Poursuivis dans leur exil au Brésil par les fantômes des nazis développant toujours davantage leur emprise destructrice sur le monde, Stefan et Lotte ont trouvé refuge à Petropolis, en cette année 1942, dans un appartement en location temporaire.

Lors de ces derniers jours qu’il leur reste à vivre, le roman et la pièce de Laurent Seksik se rejoignent en un tableau de clinique psychiatrique où la non assistance en personnes en danger serait imputable à la fuite épuisante du repliement sur soi… celui de Stefan décourageant tout contact avec autrui.

En effet, quelles que soient les tentatives de Lotte pour lui transmettre son désir de vivre leur passion amoureuse sans laisser prise à l’angoisse existentielle les taraudant jusque dans leurs retranchements, tout va se passer comme si la mauvaise conscience du réfugié politique les harcelait à l’instar de l’œil pourchassant Caïn jusque dans l’obscurité de la tombe où celui-ci s’était retranché.

C’est, bel et bien, la dépression qui travaille le corps et l’esprit de Stefan Zweig qui, au vu des informations internationales, réussissant à parvenir jusqu’à eux, abandonne peu à peu l’idée que le cours des évènements puisse se renverser en son contraire.

L’acuité exigeante de son analyse géopolitique a même fixé, précisément, que lorsque Singapour tomberait sous l’avancée allemande, le signal de la phase finale irréversible serait atteint.

L’écrivain est donc, désormais, déterminé à en finir avec cet ersatz de bonheur à deux, impossible à partager sous les calamités du bannissement mondial.

Lotte qui, tout en étant fragilisée par ses crises d’asthme, respire profondément la joie de vivre, est effondrée par cette perspective ultime et se résoudra, dans un premier temps, à fuir le lieu du drame à venir.

C’est, sous la vigilance bienveillante de Gérard Gélas, qu’Elsa Zylberstein et Patrick Timsit habitent ces deux rôles romantiques à souhait, en incarnant l’impossibilité psychique du bonheur individuel lorsque celui-ci est confronté au concept de désolation universelle.

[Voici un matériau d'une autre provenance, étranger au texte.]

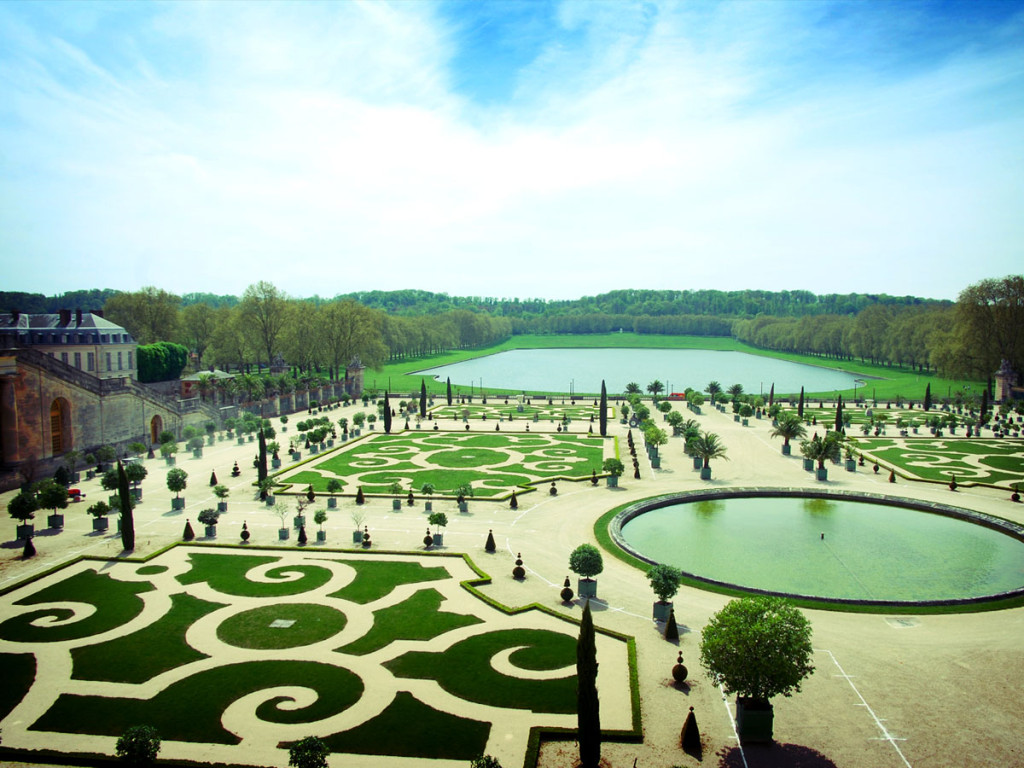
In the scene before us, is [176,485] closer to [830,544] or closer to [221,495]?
[221,495]

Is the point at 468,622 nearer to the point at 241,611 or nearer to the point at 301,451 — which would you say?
the point at 241,611

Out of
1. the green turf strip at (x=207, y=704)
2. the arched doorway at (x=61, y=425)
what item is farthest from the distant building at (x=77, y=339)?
the green turf strip at (x=207, y=704)

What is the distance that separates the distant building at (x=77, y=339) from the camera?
65.4 meters

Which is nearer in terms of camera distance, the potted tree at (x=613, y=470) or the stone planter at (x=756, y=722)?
the stone planter at (x=756, y=722)

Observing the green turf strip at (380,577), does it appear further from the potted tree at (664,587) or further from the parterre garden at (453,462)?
the parterre garden at (453,462)

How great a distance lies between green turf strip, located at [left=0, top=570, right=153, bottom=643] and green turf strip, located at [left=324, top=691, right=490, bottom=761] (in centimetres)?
1212

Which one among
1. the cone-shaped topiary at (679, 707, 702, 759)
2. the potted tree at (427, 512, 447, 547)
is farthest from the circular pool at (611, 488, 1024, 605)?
the cone-shaped topiary at (679, 707, 702, 759)

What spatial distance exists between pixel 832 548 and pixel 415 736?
24641mm

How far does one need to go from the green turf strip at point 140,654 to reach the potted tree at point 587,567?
530 inches

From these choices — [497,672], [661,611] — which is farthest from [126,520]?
[661,611]

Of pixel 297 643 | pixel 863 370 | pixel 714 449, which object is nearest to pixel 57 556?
pixel 297 643

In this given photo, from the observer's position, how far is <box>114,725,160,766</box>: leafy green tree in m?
15.6

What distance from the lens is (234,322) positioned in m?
105

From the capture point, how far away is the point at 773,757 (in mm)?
16781
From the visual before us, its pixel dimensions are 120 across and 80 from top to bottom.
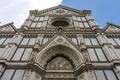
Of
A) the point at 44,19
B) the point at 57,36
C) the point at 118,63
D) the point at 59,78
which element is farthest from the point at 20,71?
the point at 44,19

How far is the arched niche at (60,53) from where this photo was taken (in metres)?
14.8

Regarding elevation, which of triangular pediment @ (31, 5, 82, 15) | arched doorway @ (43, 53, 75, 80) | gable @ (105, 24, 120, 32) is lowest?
arched doorway @ (43, 53, 75, 80)

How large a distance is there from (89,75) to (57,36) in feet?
20.5

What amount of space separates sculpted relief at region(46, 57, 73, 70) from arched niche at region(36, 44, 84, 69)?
39 cm

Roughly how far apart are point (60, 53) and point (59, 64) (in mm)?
1340

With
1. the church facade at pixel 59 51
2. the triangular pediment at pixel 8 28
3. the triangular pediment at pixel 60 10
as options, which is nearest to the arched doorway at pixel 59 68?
the church facade at pixel 59 51

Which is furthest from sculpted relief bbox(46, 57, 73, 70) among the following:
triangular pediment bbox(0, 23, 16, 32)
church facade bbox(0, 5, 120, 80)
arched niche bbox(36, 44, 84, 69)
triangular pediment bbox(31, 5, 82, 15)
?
triangular pediment bbox(31, 5, 82, 15)

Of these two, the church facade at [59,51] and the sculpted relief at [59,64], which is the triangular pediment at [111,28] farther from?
the sculpted relief at [59,64]

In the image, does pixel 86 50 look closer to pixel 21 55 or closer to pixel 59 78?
pixel 59 78

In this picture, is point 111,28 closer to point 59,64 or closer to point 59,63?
point 59,63

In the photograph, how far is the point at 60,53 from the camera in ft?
53.9

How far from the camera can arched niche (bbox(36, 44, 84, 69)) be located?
1481 centimetres

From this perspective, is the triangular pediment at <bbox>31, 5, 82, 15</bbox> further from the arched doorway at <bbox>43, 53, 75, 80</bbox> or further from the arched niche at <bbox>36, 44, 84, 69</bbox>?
the arched doorway at <bbox>43, 53, 75, 80</bbox>

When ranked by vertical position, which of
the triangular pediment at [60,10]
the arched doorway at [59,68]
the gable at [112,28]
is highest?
the triangular pediment at [60,10]
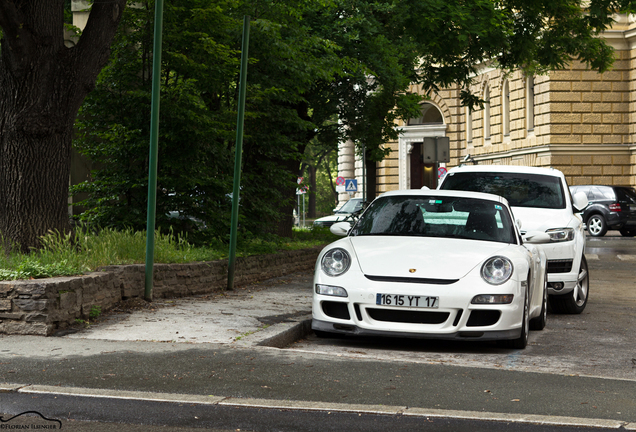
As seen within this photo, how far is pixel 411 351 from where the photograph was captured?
8.22 meters

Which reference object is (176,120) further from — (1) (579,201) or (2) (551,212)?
(1) (579,201)

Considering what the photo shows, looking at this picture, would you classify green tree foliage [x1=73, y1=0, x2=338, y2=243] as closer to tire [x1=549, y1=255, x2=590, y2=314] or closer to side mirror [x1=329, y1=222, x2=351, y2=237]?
side mirror [x1=329, y1=222, x2=351, y2=237]

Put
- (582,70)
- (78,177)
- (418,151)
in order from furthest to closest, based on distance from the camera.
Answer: (418,151), (582,70), (78,177)

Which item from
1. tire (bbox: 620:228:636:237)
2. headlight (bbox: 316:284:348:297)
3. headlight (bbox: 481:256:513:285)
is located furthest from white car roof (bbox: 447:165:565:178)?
tire (bbox: 620:228:636:237)

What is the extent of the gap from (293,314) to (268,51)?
561 centimetres

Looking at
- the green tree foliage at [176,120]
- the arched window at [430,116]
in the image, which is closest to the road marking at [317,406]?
the green tree foliage at [176,120]

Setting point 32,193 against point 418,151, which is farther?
point 418,151

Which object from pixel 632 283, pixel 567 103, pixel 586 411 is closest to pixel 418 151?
pixel 567 103

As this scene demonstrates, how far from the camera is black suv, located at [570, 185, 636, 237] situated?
31172 millimetres

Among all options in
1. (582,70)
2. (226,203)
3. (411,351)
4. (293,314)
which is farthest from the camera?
(582,70)

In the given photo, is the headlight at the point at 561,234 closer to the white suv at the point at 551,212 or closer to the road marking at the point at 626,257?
the white suv at the point at 551,212

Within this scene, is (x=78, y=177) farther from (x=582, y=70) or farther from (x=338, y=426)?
(x=582, y=70)

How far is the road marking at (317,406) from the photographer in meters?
5.15

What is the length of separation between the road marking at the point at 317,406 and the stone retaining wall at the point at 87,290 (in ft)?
7.24
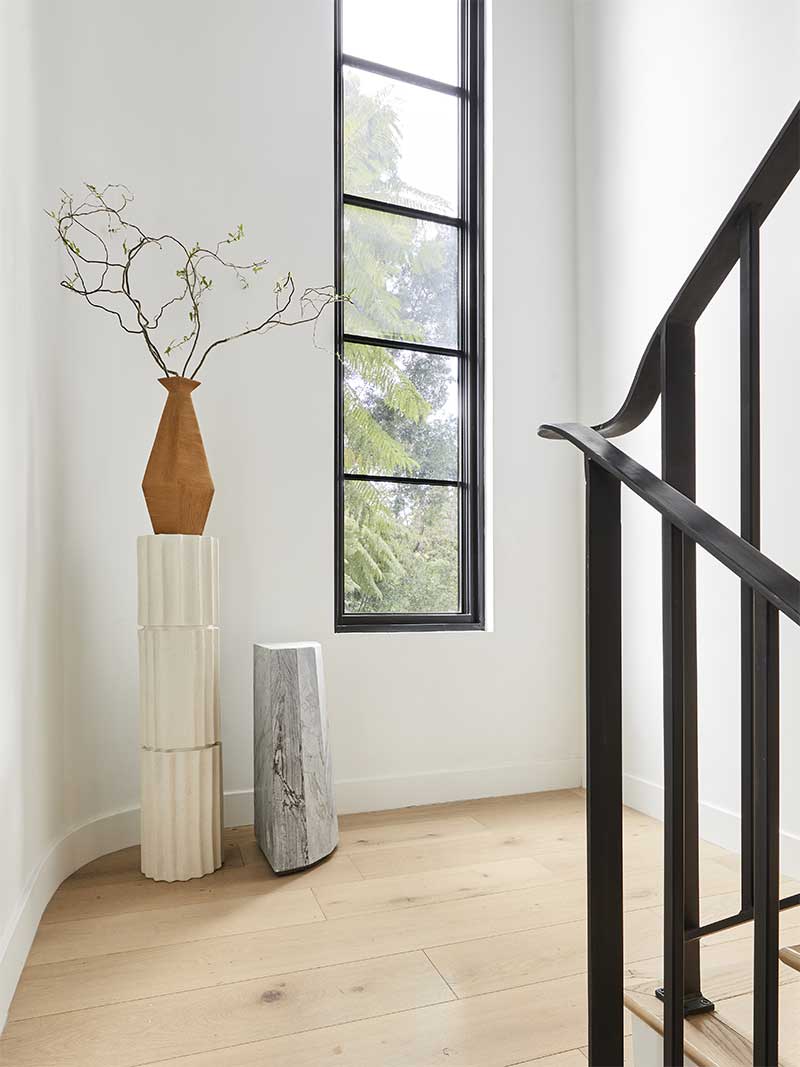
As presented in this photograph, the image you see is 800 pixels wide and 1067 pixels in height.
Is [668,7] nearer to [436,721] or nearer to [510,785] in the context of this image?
[436,721]

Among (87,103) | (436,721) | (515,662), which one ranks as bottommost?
(436,721)

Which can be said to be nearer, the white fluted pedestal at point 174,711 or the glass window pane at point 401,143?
the white fluted pedestal at point 174,711

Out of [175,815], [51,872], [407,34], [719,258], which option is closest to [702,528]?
[719,258]

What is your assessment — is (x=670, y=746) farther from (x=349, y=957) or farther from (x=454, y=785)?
(x=454, y=785)

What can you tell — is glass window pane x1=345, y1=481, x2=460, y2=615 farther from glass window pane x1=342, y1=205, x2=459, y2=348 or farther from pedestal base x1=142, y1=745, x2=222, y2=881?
pedestal base x1=142, y1=745, x2=222, y2=881

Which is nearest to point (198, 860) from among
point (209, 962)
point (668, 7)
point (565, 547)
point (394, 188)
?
point (209, 962)

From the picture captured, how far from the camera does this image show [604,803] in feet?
2.84

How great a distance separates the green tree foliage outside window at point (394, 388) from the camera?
8.44ft

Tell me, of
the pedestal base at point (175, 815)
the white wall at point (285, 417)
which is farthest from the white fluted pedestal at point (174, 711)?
the white wall at point (285, 417)

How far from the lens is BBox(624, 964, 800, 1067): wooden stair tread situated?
0.83 meters

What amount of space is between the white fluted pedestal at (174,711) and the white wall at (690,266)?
133cm

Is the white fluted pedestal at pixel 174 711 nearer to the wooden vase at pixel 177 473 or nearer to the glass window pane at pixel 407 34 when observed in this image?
the wooden vase at pixel 177 473

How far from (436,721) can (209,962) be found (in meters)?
1.17

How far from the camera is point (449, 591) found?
2682mm
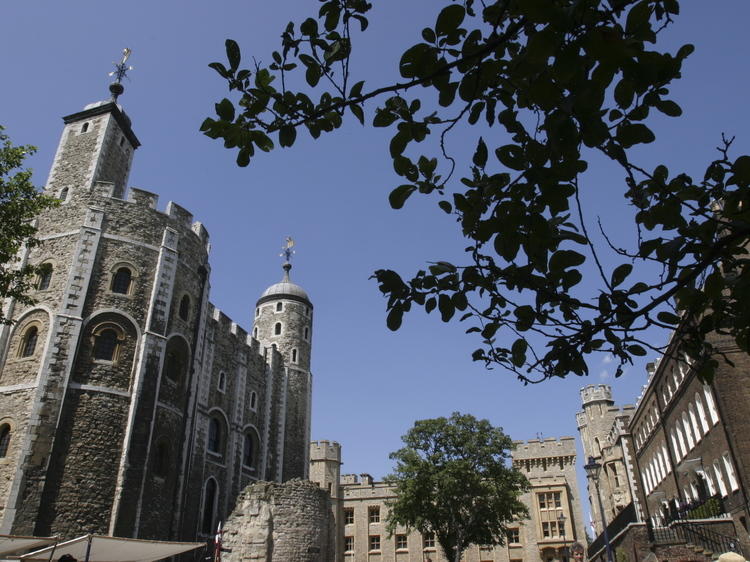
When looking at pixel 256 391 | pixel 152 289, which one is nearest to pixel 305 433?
pixel 256 391

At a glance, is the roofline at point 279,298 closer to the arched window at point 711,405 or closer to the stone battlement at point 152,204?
the stone battlement at point 152,204

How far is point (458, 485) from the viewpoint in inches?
1144

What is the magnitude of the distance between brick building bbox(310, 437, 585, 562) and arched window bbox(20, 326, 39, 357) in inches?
1194

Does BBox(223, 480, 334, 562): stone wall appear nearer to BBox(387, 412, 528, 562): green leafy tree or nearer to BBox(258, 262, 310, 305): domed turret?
BBox(387, 412, 528, 562): green leafy tree

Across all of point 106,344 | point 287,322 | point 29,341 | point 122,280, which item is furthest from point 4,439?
point 287,322

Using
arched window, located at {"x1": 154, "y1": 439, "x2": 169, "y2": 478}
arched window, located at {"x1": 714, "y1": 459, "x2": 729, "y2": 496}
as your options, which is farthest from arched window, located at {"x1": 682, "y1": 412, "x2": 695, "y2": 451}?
arched window, located at {"x1": 154, "y1": 439, "x2": 169, "y2": 478}

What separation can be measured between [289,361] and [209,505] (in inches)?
466

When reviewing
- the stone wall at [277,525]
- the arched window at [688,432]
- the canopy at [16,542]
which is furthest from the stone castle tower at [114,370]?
the arched window at [688,432]

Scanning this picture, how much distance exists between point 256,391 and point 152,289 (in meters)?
11.1

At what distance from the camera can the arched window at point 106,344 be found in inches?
817

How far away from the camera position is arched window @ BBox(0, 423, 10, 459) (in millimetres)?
18547

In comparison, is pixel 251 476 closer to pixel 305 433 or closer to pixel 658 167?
pixel 305 433

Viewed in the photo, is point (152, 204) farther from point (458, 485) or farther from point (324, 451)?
point (324, 451)

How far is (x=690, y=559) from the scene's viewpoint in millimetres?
17359
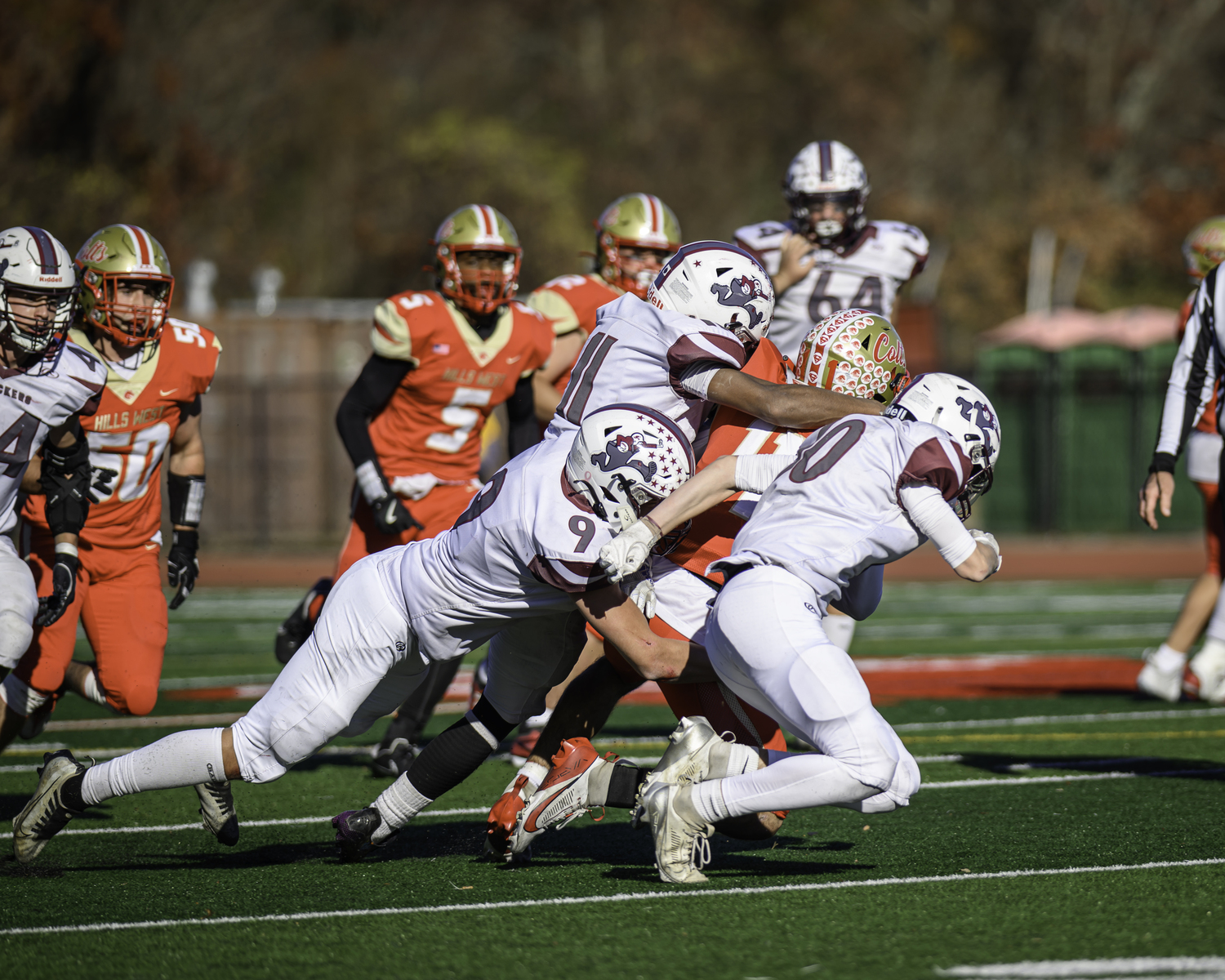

Lui, taiseux et soucieux, elle, enjouée et volubile, semblent lancés sur une trajectoire perdue d’avance car la lutte menée, en tâche de fond à leur insu, entre les pulsions de vie et les pulsions de mort, est un combat symbolique dont-ils ne possèdent, ni l’un ni l’autre, les clefs de l’éventuelle distanciation.

A apprécier avec l’âme d’une tragédie grecque.